President Obama finally found his debate legs today, equalling Mitt Romney on the floor and regaining some of the magic that won him the election in 2008. The president’s strategy finally found its clarity: reiterating what Obama has done and attacking Romney on his elitism and flip-flopping. Conversely, Romney has been doing what has worked so far: attacking Obama on the fact that America’s socio-economic indicators are worse than they were four years ago. Ultimately, both are right: one term isn’t enough to change America systemically, but that would have been the case under any president. Also, electing a political chameleon like Romney, who went from radical conservatism to a moderate stance is too visible a change – it only offers unpredictable American policies under a hypothetical Romney presidency.
Obama’s performance might regain him the edge over Romney, but the race remains as tight as ever. Romney’s continued good performance on the debates will only do him a favour for swinging undecided voters – not in the least for his reiterated support for involving women politically. (Feminism, for better or worse, offers great political currency for any political candidate, as flip-floppy as he might be).
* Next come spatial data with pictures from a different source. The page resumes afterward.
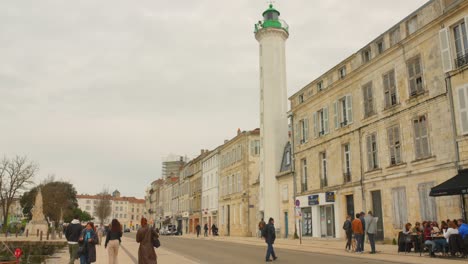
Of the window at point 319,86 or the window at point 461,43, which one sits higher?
the window at point 319,86

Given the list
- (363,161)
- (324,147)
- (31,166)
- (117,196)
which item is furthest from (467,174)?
(117,196)

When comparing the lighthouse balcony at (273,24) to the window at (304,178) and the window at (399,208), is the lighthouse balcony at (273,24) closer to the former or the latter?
the window at (304,178)

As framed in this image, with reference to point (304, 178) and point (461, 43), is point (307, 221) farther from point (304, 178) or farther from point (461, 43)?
point (461, 43)

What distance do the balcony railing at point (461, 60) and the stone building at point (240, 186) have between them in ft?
89.9

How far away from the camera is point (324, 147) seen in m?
29.6

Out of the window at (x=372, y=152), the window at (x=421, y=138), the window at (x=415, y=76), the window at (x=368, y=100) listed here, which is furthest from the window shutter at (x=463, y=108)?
the window at (x=368, y=100)

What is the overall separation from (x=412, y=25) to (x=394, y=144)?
19.8 ft

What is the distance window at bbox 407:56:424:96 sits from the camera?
20.9 meters

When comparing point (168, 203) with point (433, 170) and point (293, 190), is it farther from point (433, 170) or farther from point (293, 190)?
point (433, 170)

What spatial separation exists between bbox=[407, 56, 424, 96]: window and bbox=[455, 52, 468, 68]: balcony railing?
2.52 metres

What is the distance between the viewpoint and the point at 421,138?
20562 millimetres

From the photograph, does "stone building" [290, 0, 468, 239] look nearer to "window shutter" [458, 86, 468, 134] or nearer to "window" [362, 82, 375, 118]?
"window" [362, 82, 375, 118]

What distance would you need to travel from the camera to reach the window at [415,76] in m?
20.9

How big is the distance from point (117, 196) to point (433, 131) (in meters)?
158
The main issues typically focused on the domestic perspective, from the economy to gun laws – at least, the audience questions brought up the important issues.
Romney highlighted his record as a businessman to demonstrate his knowledge for getting America back on its economic track, but did not manage to answer to Obama’s charges that he was in the business of exporting jobs. On a related note, Obamacare and Romneycare are indeed one and the same thing – for all his bravado in denouncing Obamacare, Romney did not talk about how the two are really identical. Only, the scales are different, making the same good policy work for 300 million people is not the same as making it work for one state. It takes time to have a noticeable impact.
Romney is right in calling Obama out for the abysmal job record. Indeed, the actual job gains are eclipsed by the people who drop out of the workforce. For this reason, the actual jobless rate is usually twice what the official numbers say. But, Obama is not the one to blame for the reality – the economic dynamics at play are the result of decades of bad policies and he is a spectator as much as anyone else in this catastrophe. Romney would put up with the same reality in Obama’s place.
Put another way, a stagnant economy is the best scenario irrespective of the candidate, given the circumstances.
But overall, Obama came alive in this debate to even up Romney on the tally. How the undecided voters will swing isn’t clear yet, but November 6 is D-Day. We’re looking forward to the final debate.